Ce rassemblement de déçus autour d’un homme providentiel n’est pas sans rappeler la situation de 2002, où le Maire de Tana, Marc Ravalomanana, avait brusquement surgi sur le devant de la scène à l’approche des élections présidentielles de décembre 2001. Quelques mois auparavant, personne ne le voyait susceptible de concurrencer l’Amiral Ratsiraka. Une formule consacrée résume la situation de l’époque : les gens n’ont pas voté pour Marc Ravalomanana, mais contre Didier Ratsiraka. Ce schéma se reproduit aujourd’hui. Il ne semble pas y avoir d’adhésion déterminée au Maire de Tana, mais un rejet massif du régime de Marc Ravalomanana. Par conséquent, sans cette adhésion, qui peut garantir aujourd’hui que le premier ne soit pas une version immaculée du second ? La première décision d’Andry Rajoelina lorsqu’il est arrivé à la mairie de Tana fut de suspendre les autorisations des sociétés publicitaires pour installer les panneaux publicitaires de sa société Injet. Du Ravalomanana dans le texte… Sa jeunesse, son dynamisme, sa non appartenance au sérail politique, son utilisation du religieux à des fins politiques…tout cela rappelle les débuts du Président actuel. Les espoirs déçus de ceux qui avaient cru en Ravalomanana ont été reportés sur un Maire dont on ne sait pas grand-chose jusqu’à maintenant. C’est peut-être en partie pour cette raison que le mouvement pro-TGV semble en perte de vitesse…
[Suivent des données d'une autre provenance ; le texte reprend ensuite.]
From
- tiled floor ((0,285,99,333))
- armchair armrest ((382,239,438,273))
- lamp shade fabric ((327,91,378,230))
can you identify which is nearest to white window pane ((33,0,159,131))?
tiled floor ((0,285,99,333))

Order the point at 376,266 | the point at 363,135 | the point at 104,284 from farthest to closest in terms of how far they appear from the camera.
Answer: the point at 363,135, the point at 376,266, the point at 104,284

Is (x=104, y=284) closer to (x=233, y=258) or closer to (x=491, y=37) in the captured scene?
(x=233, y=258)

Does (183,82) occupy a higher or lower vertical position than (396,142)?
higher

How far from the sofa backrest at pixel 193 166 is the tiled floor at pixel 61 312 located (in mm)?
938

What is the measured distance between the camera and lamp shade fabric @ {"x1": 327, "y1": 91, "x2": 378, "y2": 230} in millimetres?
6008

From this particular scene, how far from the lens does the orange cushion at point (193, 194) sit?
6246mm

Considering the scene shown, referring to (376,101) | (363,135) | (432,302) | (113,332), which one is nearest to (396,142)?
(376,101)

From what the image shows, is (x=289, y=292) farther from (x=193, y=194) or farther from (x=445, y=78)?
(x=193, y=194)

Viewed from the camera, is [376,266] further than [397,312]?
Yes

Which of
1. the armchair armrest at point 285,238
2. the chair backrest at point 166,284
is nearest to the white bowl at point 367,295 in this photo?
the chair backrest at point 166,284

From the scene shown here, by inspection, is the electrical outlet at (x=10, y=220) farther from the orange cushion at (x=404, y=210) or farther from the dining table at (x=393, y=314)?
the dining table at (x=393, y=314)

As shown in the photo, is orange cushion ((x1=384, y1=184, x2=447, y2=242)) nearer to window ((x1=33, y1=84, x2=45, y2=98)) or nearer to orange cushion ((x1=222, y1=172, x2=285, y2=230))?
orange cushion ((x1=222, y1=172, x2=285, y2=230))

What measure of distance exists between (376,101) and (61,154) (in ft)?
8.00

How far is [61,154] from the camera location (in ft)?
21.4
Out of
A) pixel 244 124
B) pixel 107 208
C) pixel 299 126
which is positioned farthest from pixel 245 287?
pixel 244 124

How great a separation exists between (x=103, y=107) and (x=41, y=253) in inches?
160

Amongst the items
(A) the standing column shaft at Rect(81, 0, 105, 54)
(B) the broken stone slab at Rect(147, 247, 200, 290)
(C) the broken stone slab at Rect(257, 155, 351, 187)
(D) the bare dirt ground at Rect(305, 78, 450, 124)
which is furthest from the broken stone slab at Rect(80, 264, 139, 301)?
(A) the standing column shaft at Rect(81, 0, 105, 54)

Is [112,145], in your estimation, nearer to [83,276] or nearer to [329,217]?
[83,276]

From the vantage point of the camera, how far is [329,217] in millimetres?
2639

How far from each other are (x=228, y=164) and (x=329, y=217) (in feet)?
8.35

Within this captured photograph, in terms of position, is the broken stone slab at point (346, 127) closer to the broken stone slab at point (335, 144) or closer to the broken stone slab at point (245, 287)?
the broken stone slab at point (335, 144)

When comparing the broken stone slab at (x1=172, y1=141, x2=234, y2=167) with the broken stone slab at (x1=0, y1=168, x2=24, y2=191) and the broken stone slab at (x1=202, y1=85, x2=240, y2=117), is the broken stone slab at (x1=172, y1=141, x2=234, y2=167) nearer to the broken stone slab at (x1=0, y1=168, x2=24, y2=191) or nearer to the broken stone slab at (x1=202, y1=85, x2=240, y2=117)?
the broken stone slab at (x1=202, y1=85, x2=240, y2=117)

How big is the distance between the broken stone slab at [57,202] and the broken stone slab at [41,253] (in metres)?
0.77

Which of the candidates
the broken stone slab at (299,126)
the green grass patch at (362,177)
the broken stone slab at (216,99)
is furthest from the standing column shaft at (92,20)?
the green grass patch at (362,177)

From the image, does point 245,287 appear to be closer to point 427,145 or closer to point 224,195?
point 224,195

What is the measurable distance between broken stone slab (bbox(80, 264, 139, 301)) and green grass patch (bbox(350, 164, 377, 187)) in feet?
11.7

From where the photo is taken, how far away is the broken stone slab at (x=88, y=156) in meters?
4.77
En raison de cette incertitude, il serait risqué de porter le Maire d’Antananarivo à la Présidence, d’autant qu’il n’a pas l’âge constitutionnel pour y prétendre, ni, comme il l’a lui-même reconnu, l’expérience. Le Président, pour sa part, a perdu ce qui lui restait de légitimité populaire et si celui-ci venait à préserver son mandat, à n’en pas douter une nouvelle crise ferait jour à l’approche des présidentielles de 2011. L’idée d’un gouvernement national est quant à elle difficilement envisageable dans le contextes actuel et risque de soulever les réticences des côtiers qui verraient d’un mauvais que deux Merina président seuls à la destinée de la Nation.
Reste le gouvernement de transition, qu’appelle de ses vœux le Maire d’Antananarivo…une transition qui permettrait d’opérer les réformes constitutionnelles promises depuis si longtemps, d’offrir à l’opposition le temps de se structurer et de dévoiler ses cartes, en d’autres termes de préparer l’alternance dans le calme! Ce que Madagascar n’a jamais connu depuis l’indépendance…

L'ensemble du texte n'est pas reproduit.